Eksotisme rempah jugalah yang menghidupkan denyut nadi Kota Venesia sebagai jantung perekonomian Eropa pada abad pertengahan. Maka tak mengherankan jika para pedagang kala itu yang banyak mengarahkan kapal niaganya menuju ad loca aromatum atau tempat rempah-rempah berada.
Dokumentasi bangsa Catalonia pernah mencatat kekonyolan Christopher Columbus. Suatu hari pada April 1493, di Salo del Tinell, ruang perjamuan besar di Barri Gotic (kini bagian dari Barcelona), ia berdiri dengan gagah dan wajah semringah. Setelah berlayar melewati jalur barat, Columbus sesumbar bahwa ia telah menemukan Hindia, kepulauan yang kaya akan rempah dan emas, yang konon jumlahnya melampaui imajinasi manusia yang paling liar.
Sejumlah emas, burung kakatua, dan orang-orang Hindia ia pamerkan sebagai bukti. Begitupun dengan rempah-rempah, seperti lada dan kayu manis. Dewan kehormatan Kerajaan Spanyol seketika terpesona, bingung, sekaligus iri. Di kemudian hari baru diketahui bahwa pulau yang ia temukan ternyata sebuah benua baru bernama Amerika. Lada yang dipamerkan ternyata cabai.
Tapi penemuan Columbus itu membawa implikasi bagi persaingan geopolitik duopoli Spanyol-Portugis. Klaim keduanya atas perluasan wilayah memaksa Paus Alexander VI turun tangan. Keduanya lalu berunding dan menandatangani perjanjian Tordesillas. Keputusannya: semua tanah yang baru ditemukan di sebelah barat garis bujur yang terletak sekitar 555,6 kilometer dari Kepulauan Cape Verde merupakan hak Spanyol, sedangkan di timur garis itu milik Portugis.
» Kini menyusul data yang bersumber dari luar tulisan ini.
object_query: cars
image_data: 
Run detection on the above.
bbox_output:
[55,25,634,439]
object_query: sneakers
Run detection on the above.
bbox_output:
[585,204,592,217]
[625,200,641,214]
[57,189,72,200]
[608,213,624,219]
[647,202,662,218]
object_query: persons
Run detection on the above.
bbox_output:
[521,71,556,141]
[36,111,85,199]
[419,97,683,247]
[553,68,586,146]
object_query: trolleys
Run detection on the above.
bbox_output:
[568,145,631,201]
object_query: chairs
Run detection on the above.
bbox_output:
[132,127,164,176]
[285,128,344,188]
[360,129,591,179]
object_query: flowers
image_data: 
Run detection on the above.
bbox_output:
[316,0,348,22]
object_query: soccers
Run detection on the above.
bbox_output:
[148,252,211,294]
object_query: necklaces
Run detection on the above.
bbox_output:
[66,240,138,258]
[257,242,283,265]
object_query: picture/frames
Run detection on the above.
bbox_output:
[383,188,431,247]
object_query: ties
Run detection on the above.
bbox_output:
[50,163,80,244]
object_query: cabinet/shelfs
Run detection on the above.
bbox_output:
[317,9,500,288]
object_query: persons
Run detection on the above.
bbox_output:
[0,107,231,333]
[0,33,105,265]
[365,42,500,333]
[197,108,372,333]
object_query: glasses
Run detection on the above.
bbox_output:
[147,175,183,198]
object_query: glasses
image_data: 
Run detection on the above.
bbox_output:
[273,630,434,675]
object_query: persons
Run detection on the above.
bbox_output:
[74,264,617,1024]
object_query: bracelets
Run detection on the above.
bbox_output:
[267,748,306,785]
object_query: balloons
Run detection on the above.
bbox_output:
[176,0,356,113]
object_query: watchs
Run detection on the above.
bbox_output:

Persoalan kembali runyam ketika keduanya mengklaim wilayah penghasil jenis lada dan pala termahal di dunia: Maluku. Portugis yang melepaskan jangkar di Maluku pada 1512 merasa berhak mengklaim. Namun pelayaran Ferdinand de Magellan pada 1521 menyimpulkan Maluku merupakan wilayah sah Spanyol. Lalu Spanyol mengajukan solusi. Mereka rela melepas Maluku, asalkan Portugis membayar klaim atas wilayah tersebut 350 ribu dukat.
Itulah penggalan kisah yang diangkat Jack Turner dalam buku Sejarah Rempah, Dari Erotisme sampai Imperialisme. Dalam versi aslinya, buku ini diterbitkan oleh Vintage Books pada 2005 dengan judul Spice: The History of A Temptation.
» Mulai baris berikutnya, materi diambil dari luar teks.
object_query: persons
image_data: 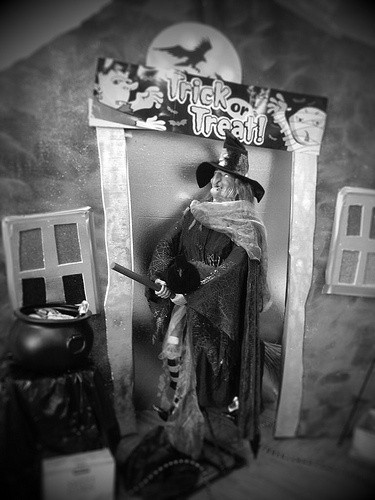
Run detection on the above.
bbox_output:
[144,129,269,464]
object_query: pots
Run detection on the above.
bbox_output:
[9,303,95,373]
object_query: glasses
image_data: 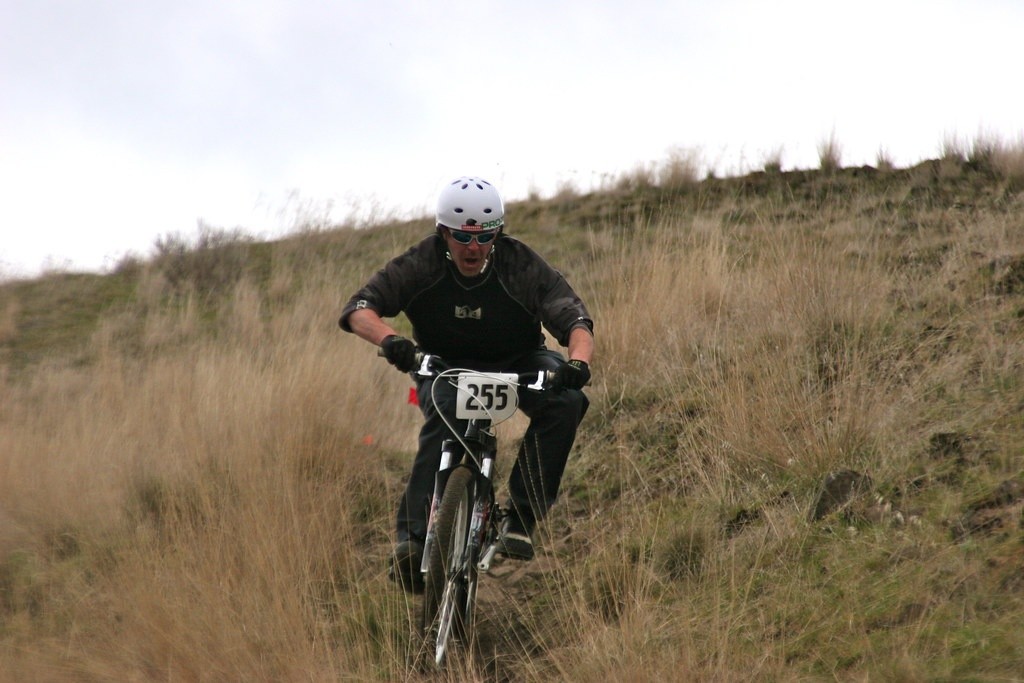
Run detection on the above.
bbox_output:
[446,227,501,245]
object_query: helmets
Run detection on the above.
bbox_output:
[434,175,504,238]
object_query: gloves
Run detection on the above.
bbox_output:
[553,359,591,392]
[380,334,416,374]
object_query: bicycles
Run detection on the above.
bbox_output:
[377,345,593,674]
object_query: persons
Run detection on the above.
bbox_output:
[337,177,595,596]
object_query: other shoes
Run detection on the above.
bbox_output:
[497,504,538,560]
[388,538,423,587]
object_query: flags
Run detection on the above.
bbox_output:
[407,387,418,406]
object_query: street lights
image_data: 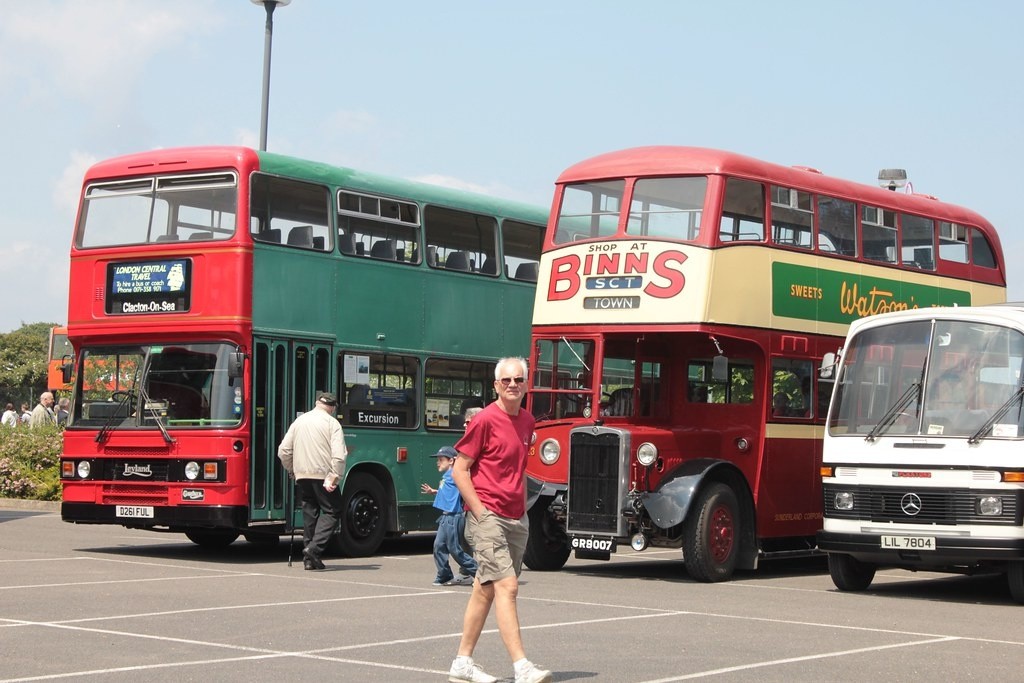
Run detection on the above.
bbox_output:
[250,0,292,149]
Lewat buku ini, Turner berhasil mengangkat rentetan kesalahpahaman ihwal rempah pada masa lalu, dan menceritakan kembali berbagai pernik perburuan rempah secara mendetail. Karyanya dikemas melalui gaya narasi sastra yang menggelitik dan sarat akan kritik. Sangat renyah.
Turner seolah menegaskan anggapan bahwa rempah-rempah memberi pengaruh terhadap tokoh-tokoh penting dunia, dari Firaun Ramses, Yesus, Ibnu Sina, Marco Polo, Columbus, hingga Vasco da Gama. Rempah tidak hanya menjanjikan ekstase dalam sajian kuliner, tapi juga sisi erotika manusia dan khasiatnya mengobati sejumlah penyakit. Rempah pun mampu mengubah peta politik dunia dan membuka tabir selubung embrio imperialisme. Buku Turner memaparkan semua itu dengan gamblang.
Namun banyak kalangan mengkritik cara pandang Turner yang sangat Eropa Sentris. Hampir seluruh rekonstruksi sejarah ia bangun dari fakta-fakta yang terjadi di seputar aktivitas kebudayaan orang Eropa. Padahal hubungan ekonomi rempah dengan Eropa sekitar abad ke-16 hanya mencapai 25 persen dari total perdagangan lada di Asia. Pada periode yang sama, dari sekitar 6.000 bahara (ukuran berat) lada yang diperdagangkan di Malaka, sebagai salah satu pusat ekonomi rempah dunia, hanya 5 persen yang mencapai Eropa.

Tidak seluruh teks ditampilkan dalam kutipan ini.